New GOP candidate for school board
One Lee County Republican has withdrawn from the Lee County Board of Education race, officials confirmed Friday, and another candidate has filed for election in her place.
Christine Curkendall, who announced her candidacy in February and is a new Lee County resident, said she had made the decision to withdraw “for personal reasons” and declined further comment. C. Phillip Helms, a full-time history instructor at Wake Tech Community College and an adjunct instructor at Central Carolina Community College and Vance-Granville Community College, made his candidacy official Wednesday, according to Lee County Board of Elections Director Nancy Kimble.
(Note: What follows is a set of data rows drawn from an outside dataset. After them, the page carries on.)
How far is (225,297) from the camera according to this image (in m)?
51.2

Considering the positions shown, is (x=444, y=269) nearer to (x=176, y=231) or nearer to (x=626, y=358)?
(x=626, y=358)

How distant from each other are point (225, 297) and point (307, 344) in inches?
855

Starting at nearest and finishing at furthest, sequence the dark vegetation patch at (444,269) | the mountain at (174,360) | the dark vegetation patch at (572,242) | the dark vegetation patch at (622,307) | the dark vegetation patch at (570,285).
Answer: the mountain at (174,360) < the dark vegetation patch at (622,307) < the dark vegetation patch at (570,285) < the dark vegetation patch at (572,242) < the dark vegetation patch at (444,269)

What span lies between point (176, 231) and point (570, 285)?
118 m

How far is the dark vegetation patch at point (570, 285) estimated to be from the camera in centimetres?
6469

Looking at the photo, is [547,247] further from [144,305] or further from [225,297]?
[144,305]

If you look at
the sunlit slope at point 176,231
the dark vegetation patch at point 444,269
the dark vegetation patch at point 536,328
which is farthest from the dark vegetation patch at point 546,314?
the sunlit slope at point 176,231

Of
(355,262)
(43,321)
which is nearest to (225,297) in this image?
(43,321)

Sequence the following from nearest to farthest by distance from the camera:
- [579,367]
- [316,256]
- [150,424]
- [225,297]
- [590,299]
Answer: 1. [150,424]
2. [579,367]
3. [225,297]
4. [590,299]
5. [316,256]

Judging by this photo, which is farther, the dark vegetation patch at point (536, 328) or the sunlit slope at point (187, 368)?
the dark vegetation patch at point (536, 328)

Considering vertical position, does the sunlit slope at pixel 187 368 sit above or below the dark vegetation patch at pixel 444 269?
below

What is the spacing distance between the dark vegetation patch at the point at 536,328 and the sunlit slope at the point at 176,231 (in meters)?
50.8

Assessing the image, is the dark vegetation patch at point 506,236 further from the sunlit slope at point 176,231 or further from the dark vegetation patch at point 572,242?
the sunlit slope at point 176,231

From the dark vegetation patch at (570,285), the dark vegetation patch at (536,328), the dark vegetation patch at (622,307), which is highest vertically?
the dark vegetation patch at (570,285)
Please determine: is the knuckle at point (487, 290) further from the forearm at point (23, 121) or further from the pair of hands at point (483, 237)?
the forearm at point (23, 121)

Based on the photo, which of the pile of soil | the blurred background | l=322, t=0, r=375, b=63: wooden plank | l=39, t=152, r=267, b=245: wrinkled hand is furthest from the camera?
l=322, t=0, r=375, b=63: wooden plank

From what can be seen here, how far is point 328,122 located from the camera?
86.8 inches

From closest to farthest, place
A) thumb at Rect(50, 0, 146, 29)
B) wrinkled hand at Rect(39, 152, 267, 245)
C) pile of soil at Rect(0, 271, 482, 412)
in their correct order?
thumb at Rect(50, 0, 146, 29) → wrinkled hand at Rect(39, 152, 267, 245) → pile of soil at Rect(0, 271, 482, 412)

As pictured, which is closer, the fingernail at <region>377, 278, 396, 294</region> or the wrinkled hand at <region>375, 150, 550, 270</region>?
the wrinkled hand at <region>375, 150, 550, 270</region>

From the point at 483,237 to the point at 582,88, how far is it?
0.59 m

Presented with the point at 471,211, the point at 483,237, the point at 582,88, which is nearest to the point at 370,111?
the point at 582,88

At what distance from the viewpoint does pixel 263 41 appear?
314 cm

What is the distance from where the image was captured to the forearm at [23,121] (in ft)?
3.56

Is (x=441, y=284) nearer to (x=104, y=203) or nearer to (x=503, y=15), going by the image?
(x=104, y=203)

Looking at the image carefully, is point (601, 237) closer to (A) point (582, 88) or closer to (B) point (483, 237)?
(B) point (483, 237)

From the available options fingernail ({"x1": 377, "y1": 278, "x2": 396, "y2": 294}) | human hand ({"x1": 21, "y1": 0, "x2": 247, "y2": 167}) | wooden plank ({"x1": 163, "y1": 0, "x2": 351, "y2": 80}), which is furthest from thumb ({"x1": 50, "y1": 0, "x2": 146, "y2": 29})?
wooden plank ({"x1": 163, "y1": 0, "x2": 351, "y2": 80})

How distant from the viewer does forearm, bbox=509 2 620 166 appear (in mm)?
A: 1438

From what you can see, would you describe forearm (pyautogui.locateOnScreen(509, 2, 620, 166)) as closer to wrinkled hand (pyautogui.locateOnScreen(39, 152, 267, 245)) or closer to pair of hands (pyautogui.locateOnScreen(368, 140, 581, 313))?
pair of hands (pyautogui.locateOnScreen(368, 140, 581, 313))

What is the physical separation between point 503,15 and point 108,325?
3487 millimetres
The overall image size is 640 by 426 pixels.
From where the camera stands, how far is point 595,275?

Helms, a Morganton native who has lived in Sanford for 17 years, is married to Donita Helms and has four children, Elisabeth, Jacob, Noah, and Gracie — all of whom have attended or are attending local public schools. In deciding to run, he said, “I thought it might be time to add another voice to the conversation.”
“I have taught in public and private schools, and getting a teacher’s perspective could add to the discussion, especially in regard to education reforms,” Helms said.
Lee GOP Chairman Charles Staley said Helms was the unanimous choice of the party’s executive board.
“We all felt he was the most qualified person,” Staley said, noting that Helms is working on a doctorate in education from Liberty University and received his bachelor’s and master’s degrees in history from Fayetteville State University. “He’s a professional educator, and we felt like he was the best choice because of his background and because of his education; you can’t ask for a better candidate than that.”
In a news release about his candidacy, Helms pledges “to bring a more common-sense approach to solving the problems in our school system” and to “work tirelessly with those in our classrooms to improve our public school quality of education.” He said some of his greatest concerns are improving test scores and ensuring school safety.
Among Helms’s goals if elected is to “put some empowerment measures back in place for our teachers, and let them do what they’re qualified and educated to do.” He also aspires to foster better communication and engagement among the school board, administrators, teachers, parents and other community stakeholders.
“Being in education for over a decade, sometimes the biggest obstacle is just getting people to sit down and have a conversation,” Helms said. “I want to be that facilitator.”
Helms is a volunteer at the Sanford Correctional Center, where has taught on Monday evenings since May of 2007, according to the news release. He also is a minister at First Apostolic Church in Sanford.
In the May 6 primary election, voters will choose which three candidates from among four Democratic hopefuls — Mark Akinosho, Richard Hayes, Ophelia Livingston, Shawn Williams — will advance. Those candidates will face Helms and two other GOP opponents, Sandra Bowen and David Schau, in the November general election.